Теперь он шагал по узкой улочке Арсенальской слободки. С обеих сторон тянулись хибары, за ними овраг, дальше гора с рыжим бесснежным склоном, — и все это удивительно напоминало горняцкий поселок где-нибудь в штате Юта или Колорадо.
— Скверно живем. Но будет лучше, — убежденно сказал Алиференко, показывая на лачуги.
В этот день они не расставались. Заходили в дома, бродили по цехам, сидели, оживленно жестикулируя, в тесной комнатушке завкома с таким же литографским портретом Карла Маркса, какой Грейс видел в помещении социалистической партии в Окленде. Арсенальцы назвали имя Тома Муни. Гость понял и оценил это выражение пролетарской солидарности.
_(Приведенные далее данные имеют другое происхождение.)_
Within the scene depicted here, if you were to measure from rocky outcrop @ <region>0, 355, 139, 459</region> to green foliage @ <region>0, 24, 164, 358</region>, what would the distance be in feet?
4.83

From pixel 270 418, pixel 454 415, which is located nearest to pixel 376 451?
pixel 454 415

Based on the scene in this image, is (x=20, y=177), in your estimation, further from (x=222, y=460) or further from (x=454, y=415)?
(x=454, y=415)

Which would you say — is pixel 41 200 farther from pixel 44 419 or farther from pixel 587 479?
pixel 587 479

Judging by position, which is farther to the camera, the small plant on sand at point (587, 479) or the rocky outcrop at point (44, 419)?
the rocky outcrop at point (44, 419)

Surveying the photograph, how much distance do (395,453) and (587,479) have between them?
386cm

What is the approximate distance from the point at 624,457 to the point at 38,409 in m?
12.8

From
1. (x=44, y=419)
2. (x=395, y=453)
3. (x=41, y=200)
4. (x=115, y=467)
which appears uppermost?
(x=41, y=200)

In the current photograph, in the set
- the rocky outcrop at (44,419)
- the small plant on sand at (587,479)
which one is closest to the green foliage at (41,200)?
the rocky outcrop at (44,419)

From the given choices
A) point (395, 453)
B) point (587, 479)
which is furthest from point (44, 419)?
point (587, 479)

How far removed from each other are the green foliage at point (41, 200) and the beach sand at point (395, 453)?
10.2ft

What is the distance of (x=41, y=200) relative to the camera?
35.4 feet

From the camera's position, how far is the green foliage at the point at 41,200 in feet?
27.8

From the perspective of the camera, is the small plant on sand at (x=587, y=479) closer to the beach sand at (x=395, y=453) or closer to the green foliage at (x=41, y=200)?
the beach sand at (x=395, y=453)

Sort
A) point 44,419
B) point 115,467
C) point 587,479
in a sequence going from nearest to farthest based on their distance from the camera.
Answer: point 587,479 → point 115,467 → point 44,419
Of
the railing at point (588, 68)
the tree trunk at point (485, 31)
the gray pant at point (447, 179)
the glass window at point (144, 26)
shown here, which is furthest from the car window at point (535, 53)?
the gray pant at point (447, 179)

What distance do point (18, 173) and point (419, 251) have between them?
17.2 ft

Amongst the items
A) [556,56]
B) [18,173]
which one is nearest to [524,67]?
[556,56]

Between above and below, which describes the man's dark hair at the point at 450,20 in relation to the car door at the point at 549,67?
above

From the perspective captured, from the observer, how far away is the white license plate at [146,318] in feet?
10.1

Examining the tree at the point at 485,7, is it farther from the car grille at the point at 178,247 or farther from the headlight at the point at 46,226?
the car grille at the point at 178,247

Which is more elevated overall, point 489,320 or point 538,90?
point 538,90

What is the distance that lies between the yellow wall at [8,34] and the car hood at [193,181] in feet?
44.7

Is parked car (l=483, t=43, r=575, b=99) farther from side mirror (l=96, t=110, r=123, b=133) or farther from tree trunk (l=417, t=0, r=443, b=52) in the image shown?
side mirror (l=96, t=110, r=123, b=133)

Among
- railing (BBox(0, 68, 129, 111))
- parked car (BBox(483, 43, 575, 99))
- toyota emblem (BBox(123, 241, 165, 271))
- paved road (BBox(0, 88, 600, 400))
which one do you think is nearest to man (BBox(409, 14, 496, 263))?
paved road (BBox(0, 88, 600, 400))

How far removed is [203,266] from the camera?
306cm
Чутким ухом он ловил интонации, когда люди прямо обращались к нему, и страшно досадовал, что не знает языка. Но и без того он понял главное — эти простые рабочие действительно стали хозяевами своей страны. То, о чем мечтали лучшие люди многих стран, здесь осуществилось. Россия оказалась впереди всех. Та самая Россия, об отсталости которой и темноте ее населения столько писалось и говорилось. Как же это произошло? Где та сила, которая подняла на бой гигантов и позволила им бросить вызов миру угнетателей и насильников? — вот вопросы, на которые он искал ответа.
Грейс среди арсенальцев чувствовал себя в своей среде, пока не попал к начальнику Арсенала. Здесь потянуло другим ветром.
— Рабочий контроль?.. Как вам сказать. Все дело в том, насколько компетентны люди... — с паузами говорил по-немецки Поморцев.